The exponential distribution is characterized by a parameter \(\lambda\). For a given \(\lambda\), the mean, \(\mu\) = 1/\(\lambda\) and the standard deviation, \(\sigma\) = 1/\(\lambda\). According to the Law of Large Numbers, a simulation of sampled values should approach the theoretical mean and standard deviation of the underlying distribution as the number of samples, \(\ n\) gets large (\(\ n\) -> \(\infty\)). According to the Central Limit Theorem, however, a simulation of the averages of \(\ k\)-samples values will approach a normal distribution as \(\ k\) gets large.

To to show the effects of the LLN and CLT we will generate simulated, exponetially distributed data and analyze it two different ways . For this simulation we will use \(\lambda\) = 0.2, \(\ n\) = 5000, and \(\ k\) = 2, 10, & 40. The results are stated with numbers, and shown graphically using Hadley Wickham’s ggplot2 library. Note: for reproducibility, we will set a specific random seed.

Basic requirements:

    require(ggplot2)
    set.seed(123456)
    n <- 5000
    lambda <- 0.2

The Law of Large Numbers (LLN):

First we simulate \(\ n\) = 5000 samples from exponetially distributed data with \(\lambda\) = 0.2. We also store the sample mean and sample deviation.
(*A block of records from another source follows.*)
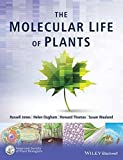 img - for Molecular Life Of Plants book / textbook / text book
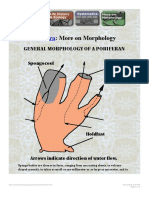 More on Morphology of Porifera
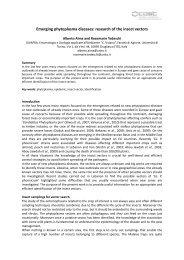 Emerging phytoplasma diseases - IPWG - International ...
    expdata <- rexp(n, lambda)
    expmean <- mean(expdata)
    expsd <- sd(expdata)

The denisty plot of our simulated data is shown below, with the sample mean marked in red. As we can see, the exponential distribution is highly skewed.

plot of chunk expgraph

We wish to compare our simulated data to the ideal exponetial distribution. Using \(\lambda\) = 0.2, the population mean and standard deviation of an exponetial distribution is \(\mu\) = 5 and \(\sigma\) = 5. The sample mean, \(\mu_s\), and the sample deviation \(\ s\) for our simulated data is reported below.

    expmean

## [1] 5.05

    expsd

## [1] 4.99

As we expected from the law of large numbers, the sample mean approaches the population mean (\(\mu_s \approx \mu\)), and the sample deviation approaches the population standard deviation (\(\ s \approx \sigma\)), for large sample size (\(\ n\)=5000).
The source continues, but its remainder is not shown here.